▶ PROVIDED DATA
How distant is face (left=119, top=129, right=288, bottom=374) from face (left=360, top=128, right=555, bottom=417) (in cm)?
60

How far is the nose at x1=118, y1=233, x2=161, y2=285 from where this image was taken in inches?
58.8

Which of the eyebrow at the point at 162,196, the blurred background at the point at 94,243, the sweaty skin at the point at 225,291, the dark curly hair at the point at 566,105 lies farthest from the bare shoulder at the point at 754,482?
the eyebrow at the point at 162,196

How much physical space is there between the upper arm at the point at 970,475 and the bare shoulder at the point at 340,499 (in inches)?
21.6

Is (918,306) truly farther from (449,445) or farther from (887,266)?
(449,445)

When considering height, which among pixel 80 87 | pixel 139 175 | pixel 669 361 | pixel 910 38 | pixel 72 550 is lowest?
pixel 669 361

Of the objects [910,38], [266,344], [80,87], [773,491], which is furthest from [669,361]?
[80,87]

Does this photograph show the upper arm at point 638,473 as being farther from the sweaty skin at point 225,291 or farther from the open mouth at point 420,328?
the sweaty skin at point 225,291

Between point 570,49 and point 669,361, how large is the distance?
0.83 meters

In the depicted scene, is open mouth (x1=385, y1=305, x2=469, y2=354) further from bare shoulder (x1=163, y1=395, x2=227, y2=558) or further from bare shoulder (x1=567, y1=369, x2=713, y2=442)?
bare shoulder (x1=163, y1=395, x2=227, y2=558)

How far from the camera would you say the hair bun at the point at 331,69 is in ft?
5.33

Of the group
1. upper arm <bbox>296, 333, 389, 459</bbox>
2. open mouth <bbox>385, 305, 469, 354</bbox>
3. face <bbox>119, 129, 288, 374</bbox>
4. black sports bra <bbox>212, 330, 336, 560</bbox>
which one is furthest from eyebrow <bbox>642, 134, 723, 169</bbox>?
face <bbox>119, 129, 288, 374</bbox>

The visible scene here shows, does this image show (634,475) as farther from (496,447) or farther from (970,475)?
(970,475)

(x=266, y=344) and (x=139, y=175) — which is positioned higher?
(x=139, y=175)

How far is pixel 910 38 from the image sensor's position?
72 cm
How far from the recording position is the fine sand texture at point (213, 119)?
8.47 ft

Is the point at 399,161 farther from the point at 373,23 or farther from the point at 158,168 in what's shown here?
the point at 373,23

▶ PROBLEM REQUIREMENTS
Beginning with the line containing "Is the point" and continuing through the end of the material, set out those lines as a Markdown table with the columns Row and Line. Number each row and omit any blank lines.

▶ EXERCISE SOLUTION
| Row | Line |
|---|---|
| 1 | Is the point at 399,161 farther from the point at 373,23 or farther from the point at 158,168 in what's shown here? |
| 2 | the point at 373,23 |